Ama yanlış anlaşılmasın diye notum olsun... Notum olsun hakkımda söyleyeceklerin için... Ben bu savrulmalardan söz ederken, bu kıyımlardan, bu vurgunlardan söz ederken, şehirlerin kalbi kirlendi, insanın kalbini kirlettiler, bizi azalttılar, insan yanlarımızın azalttılar derken "kimi soytarılar gibi, getirip bu günahları" yalnız bu iktidarın üstüne bırakanlardan değilim... Neredeyse bir asırdır işleniyor bu günahlar, neredeyse bir asırdır yağma ediliyor insan bu ülkede...Değerleri yağma ediliyor, emeği yağma ediliyor, inancı yağma ediliyor, ve özgürlüğü yağma ediliyor...
Kırılma bana gerçek bu... Neden kırılma dedim biliyor musun?

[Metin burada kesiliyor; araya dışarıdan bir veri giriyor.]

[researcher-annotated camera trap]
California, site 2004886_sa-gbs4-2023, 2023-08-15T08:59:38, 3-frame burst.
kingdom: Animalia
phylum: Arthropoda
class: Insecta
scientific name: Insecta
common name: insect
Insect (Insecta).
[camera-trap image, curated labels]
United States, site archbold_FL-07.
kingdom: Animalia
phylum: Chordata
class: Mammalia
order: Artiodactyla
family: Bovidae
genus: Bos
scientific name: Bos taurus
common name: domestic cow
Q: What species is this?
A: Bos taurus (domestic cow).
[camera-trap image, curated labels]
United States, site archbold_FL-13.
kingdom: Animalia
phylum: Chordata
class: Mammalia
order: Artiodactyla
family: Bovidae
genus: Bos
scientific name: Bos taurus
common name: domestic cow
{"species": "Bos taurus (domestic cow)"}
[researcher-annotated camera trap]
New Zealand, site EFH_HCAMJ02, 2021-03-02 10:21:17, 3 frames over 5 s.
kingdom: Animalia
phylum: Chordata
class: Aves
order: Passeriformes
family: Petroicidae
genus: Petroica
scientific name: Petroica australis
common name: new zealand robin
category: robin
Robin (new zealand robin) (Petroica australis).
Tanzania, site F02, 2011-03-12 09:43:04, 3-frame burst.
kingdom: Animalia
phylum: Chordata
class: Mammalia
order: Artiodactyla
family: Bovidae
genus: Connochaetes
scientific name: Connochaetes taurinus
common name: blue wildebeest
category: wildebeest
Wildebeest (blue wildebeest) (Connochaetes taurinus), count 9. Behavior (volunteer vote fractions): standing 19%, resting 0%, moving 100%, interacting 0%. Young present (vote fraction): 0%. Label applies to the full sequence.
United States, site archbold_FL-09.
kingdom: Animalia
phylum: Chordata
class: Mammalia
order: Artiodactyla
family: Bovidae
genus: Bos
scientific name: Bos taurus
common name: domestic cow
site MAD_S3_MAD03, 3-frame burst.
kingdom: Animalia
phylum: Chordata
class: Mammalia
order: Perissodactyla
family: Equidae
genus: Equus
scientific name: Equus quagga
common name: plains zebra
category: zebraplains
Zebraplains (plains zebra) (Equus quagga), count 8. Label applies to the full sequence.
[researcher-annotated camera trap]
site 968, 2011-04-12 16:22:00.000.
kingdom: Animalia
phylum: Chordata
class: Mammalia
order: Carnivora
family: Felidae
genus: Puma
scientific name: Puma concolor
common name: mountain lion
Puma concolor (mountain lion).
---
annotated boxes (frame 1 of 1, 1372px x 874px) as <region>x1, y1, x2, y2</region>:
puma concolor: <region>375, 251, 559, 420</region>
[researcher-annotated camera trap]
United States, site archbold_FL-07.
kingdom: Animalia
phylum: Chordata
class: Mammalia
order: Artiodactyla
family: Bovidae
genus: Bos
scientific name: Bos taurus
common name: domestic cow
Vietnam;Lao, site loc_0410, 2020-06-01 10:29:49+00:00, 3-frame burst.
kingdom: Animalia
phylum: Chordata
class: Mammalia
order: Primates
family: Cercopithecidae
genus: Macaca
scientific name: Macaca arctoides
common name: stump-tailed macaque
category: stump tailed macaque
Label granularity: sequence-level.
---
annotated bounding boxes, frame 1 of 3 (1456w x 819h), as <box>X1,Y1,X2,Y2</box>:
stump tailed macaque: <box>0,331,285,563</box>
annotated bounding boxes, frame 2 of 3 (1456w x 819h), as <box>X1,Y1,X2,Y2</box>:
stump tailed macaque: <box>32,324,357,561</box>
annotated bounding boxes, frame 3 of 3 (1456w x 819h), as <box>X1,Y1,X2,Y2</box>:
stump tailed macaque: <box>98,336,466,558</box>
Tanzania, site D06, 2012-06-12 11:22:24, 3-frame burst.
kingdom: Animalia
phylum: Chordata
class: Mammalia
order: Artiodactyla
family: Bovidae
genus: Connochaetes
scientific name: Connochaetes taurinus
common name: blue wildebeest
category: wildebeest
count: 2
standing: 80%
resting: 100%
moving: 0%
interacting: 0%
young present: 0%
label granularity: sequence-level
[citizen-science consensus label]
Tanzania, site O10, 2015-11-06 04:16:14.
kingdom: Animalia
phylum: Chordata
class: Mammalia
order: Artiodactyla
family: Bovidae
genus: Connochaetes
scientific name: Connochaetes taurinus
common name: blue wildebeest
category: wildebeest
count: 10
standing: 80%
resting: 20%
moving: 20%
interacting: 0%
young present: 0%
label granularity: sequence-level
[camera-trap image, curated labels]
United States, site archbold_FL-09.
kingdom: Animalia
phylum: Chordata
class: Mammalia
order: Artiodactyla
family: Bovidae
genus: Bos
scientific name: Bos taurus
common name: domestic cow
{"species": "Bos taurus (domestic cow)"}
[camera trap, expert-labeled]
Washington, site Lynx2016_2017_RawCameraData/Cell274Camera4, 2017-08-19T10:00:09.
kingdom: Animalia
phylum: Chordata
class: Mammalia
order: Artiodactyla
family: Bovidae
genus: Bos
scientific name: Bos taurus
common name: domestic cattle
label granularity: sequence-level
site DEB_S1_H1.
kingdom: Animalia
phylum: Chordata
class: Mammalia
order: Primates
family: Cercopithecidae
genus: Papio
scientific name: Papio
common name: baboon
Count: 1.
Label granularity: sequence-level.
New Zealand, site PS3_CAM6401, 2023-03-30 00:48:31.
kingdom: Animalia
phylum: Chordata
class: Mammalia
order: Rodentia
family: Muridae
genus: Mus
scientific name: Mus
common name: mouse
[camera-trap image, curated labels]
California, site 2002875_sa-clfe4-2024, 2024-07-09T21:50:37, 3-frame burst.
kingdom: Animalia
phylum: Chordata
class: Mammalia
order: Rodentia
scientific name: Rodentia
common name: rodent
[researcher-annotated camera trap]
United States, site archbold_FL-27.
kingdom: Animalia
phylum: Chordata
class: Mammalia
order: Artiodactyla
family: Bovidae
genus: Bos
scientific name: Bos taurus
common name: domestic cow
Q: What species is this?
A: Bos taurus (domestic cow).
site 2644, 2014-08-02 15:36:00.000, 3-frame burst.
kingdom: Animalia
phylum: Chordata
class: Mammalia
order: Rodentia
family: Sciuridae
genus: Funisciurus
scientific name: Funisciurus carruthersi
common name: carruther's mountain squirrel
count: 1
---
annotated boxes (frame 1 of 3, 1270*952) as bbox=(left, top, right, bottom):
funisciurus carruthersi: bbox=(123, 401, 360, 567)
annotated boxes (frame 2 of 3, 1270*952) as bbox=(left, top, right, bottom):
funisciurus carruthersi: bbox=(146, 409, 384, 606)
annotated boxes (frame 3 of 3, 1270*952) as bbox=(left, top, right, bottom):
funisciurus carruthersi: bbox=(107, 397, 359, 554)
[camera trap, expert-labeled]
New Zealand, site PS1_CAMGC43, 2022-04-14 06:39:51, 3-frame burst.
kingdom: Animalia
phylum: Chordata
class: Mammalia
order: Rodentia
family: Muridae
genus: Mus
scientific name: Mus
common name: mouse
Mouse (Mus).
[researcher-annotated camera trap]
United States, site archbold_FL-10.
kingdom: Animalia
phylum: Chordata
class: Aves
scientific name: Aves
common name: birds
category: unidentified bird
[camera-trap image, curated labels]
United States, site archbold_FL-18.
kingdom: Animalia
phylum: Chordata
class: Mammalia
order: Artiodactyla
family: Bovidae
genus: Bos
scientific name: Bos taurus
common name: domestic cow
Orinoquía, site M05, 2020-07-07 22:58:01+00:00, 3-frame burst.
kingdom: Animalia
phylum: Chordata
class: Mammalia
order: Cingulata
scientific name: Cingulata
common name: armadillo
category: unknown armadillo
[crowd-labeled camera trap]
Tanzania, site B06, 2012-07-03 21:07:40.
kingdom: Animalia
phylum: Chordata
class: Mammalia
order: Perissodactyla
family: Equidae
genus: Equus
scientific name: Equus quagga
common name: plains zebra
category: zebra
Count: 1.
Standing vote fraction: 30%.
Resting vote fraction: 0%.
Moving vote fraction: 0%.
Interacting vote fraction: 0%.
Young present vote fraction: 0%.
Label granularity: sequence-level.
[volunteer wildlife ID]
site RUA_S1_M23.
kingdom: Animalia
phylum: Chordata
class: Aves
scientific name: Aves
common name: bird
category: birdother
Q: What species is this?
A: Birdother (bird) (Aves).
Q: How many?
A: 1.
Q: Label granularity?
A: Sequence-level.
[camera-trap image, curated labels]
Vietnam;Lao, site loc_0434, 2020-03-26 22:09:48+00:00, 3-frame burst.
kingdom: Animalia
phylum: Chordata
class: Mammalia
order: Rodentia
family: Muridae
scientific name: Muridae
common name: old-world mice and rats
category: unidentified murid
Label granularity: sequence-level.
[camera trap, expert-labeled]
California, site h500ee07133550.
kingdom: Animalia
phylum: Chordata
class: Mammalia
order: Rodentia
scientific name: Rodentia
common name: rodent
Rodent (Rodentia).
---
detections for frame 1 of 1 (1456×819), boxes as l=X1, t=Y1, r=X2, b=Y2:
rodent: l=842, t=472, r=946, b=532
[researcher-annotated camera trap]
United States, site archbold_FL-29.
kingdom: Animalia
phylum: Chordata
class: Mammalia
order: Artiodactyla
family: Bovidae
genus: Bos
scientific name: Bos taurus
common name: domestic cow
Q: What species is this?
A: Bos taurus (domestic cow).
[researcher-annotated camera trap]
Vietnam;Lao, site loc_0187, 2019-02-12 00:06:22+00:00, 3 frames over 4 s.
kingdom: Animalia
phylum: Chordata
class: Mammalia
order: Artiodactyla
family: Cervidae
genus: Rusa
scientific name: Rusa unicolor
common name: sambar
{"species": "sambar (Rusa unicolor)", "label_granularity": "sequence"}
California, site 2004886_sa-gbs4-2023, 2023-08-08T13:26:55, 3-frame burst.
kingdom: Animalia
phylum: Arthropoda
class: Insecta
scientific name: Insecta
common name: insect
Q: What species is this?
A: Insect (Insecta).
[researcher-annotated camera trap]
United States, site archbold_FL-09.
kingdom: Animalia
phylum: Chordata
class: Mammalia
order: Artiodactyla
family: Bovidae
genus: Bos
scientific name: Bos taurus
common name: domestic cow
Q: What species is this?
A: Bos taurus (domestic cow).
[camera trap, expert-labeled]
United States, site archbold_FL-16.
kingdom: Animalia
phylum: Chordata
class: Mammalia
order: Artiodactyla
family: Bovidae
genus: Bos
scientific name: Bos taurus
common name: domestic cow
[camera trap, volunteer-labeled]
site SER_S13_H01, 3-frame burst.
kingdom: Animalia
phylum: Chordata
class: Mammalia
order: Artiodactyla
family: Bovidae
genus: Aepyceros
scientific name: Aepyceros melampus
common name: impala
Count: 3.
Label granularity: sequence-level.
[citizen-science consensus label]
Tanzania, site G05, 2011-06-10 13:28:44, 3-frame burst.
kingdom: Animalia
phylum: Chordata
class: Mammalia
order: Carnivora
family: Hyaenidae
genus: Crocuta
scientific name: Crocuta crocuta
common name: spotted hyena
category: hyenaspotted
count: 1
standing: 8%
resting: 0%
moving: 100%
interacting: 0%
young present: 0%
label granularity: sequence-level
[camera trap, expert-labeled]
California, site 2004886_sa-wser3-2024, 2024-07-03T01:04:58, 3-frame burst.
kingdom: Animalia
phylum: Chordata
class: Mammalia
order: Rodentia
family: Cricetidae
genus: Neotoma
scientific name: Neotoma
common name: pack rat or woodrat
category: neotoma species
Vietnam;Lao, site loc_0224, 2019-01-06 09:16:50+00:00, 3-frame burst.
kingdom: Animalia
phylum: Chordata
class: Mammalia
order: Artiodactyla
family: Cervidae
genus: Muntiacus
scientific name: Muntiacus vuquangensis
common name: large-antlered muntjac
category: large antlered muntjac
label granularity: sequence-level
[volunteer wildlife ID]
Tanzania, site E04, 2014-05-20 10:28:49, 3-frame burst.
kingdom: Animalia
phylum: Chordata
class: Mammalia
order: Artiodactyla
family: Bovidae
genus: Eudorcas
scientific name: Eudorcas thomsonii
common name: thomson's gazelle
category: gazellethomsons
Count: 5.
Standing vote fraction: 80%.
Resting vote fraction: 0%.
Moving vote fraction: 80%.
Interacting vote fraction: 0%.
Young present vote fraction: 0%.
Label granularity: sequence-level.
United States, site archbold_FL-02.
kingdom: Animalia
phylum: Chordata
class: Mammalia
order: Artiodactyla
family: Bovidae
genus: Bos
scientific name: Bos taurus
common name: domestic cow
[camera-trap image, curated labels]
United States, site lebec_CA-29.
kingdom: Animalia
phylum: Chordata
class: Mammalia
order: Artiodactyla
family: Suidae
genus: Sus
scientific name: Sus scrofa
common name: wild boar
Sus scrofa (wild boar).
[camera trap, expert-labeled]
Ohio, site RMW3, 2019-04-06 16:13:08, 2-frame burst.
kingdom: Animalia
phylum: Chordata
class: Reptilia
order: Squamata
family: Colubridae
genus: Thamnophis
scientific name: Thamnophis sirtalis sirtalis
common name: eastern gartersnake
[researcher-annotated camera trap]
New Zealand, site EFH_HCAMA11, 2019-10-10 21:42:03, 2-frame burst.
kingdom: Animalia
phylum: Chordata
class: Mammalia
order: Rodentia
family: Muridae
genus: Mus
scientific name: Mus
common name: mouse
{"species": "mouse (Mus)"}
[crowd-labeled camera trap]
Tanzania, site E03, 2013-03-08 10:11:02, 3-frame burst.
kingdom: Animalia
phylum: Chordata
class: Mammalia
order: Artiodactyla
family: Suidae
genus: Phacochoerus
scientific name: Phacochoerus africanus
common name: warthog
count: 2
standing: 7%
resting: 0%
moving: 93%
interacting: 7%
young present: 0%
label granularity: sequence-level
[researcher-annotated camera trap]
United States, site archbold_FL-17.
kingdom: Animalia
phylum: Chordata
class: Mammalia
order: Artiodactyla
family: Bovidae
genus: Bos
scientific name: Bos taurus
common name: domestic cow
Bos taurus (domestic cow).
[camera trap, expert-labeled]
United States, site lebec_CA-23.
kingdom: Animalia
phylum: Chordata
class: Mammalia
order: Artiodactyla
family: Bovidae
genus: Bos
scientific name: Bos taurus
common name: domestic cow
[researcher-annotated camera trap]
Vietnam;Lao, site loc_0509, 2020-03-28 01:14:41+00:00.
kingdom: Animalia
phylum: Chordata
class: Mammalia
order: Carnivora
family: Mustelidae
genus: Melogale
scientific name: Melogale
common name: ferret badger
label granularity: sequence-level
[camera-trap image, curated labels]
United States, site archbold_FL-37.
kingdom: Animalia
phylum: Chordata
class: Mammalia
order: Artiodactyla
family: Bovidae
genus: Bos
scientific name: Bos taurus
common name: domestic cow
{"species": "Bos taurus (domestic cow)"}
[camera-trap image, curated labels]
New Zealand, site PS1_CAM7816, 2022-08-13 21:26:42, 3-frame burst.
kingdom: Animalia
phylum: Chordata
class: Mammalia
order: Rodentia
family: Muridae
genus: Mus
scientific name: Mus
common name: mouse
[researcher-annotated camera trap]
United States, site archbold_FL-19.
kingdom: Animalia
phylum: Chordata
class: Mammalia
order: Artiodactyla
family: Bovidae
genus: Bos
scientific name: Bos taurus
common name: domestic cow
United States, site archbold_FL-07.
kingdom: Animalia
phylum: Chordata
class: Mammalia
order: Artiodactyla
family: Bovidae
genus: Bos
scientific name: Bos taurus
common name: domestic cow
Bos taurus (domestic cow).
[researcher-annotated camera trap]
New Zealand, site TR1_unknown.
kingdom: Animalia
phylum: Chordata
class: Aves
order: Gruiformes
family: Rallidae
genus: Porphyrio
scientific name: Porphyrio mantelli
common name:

Kim bilir, belki seninde canını sıkarım söylediklerimle, belki senin de "çok savunduğun" partiler fikirler var, benimle aynı düşünmediğin... Belki, içinden "bunları da, nereden çıkarıyorsun" diyorsundur ne bileyim, belki saçmaladığımı bile söylemek geçiyor içinden...Unutma biz kardeşiz, sözümüzü de, ekmeğimizi de, öfkemizi de, paylaşmak düşer bize...Ama kırmayalım bir birimizi, üzmeyelim...
Diyorum ki, önce bir sorumuz olsun birilerine...Millet adına, memleket adına siyaset adına, hak hukuk adına, demokrasi adına, özgürlük adına, insan hakları kadın hakları adına sorularımız olsun, bu konuşanlara...Ülke insanına kurtuluştan, demokrasiden, gelecekten bahsedenlere...Ülke batıyor diyenlere ya da, veya evet çıkarsa ülke çok ileriye gidecek diyenlere...
Mesela Kemal Kılıçdaroğluna, ve arkadaşlarına, ve ona destek verenlerin her birine "bunlar kimi gazeteciler kimi yazarlar, kimi akademisyenler, demokrasi demokrasi deyip duranlar, hürriyet ve özgürlük diyenler filan" ve daha başka kimseler onların yanında duran...
Sahi bu ülke ahalisi, bu ülke insanı, kadını veya erkeği "ne zaman demokrasi gördü ki" ne zaman karşılaştık, demokrasi denen nimetle, eğer bir nimetse? Cumhuriyetten bu yana geçen zaman içinde "tadımlık bile olsa" ne zaman gördü ahali demokrasiyi, ve düşüncelerini özgürce hayata taşımayı?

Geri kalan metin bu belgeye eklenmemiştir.